* _DATASET EXTRACT_:
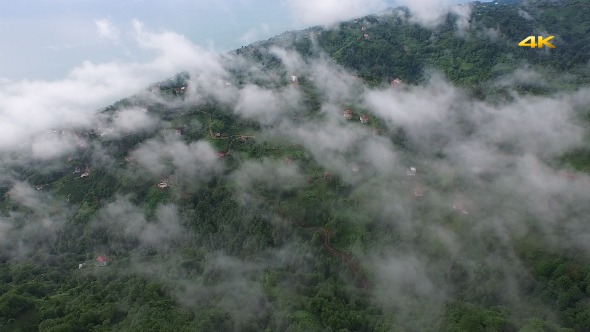 Aerial Flying Over Above Forest on Clouds Fog 2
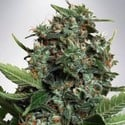 Autopilot XXL (Ministry of Cannabis) feminisiert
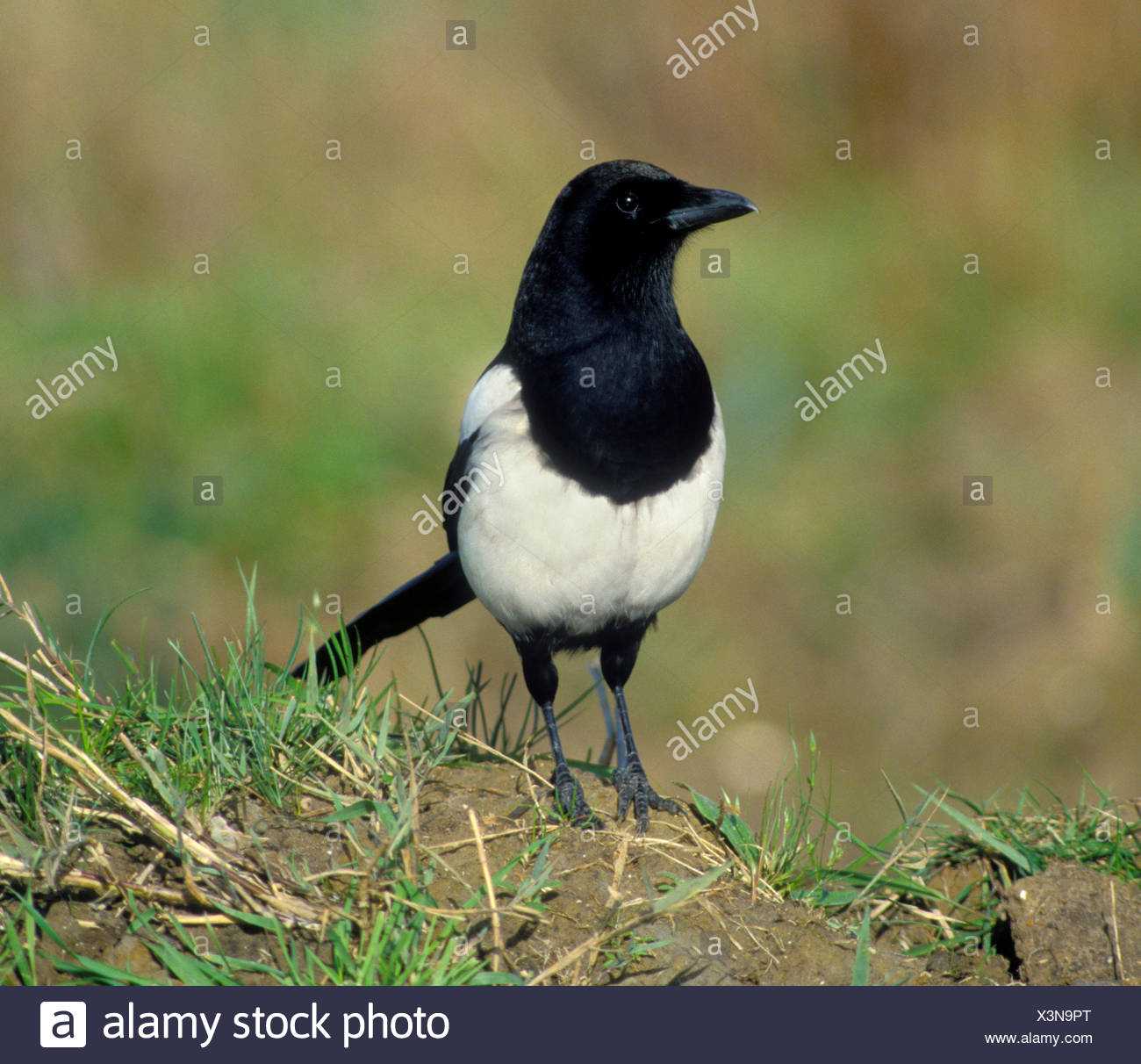 Magpie Pica pica L 45-50cm. Unmistakable black and white, long-tailed bird. Seen in small groups outside breeding season. Varied - Stock Image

* _ASSIGNMENT_:
Leave every image out when you return the material above word for word.

* _WORKED SOLUTION_:
 Aerial Flying Over Above Forest on Clouds Fog 2
 Autopilot XXL (Ministry of Cannabis) feminisiert
 Magpie Pica pica L 45-50cm. Unmistakable black and white, long-tailed bird. Seen in small groups outside breeding season. Varied - Stock Image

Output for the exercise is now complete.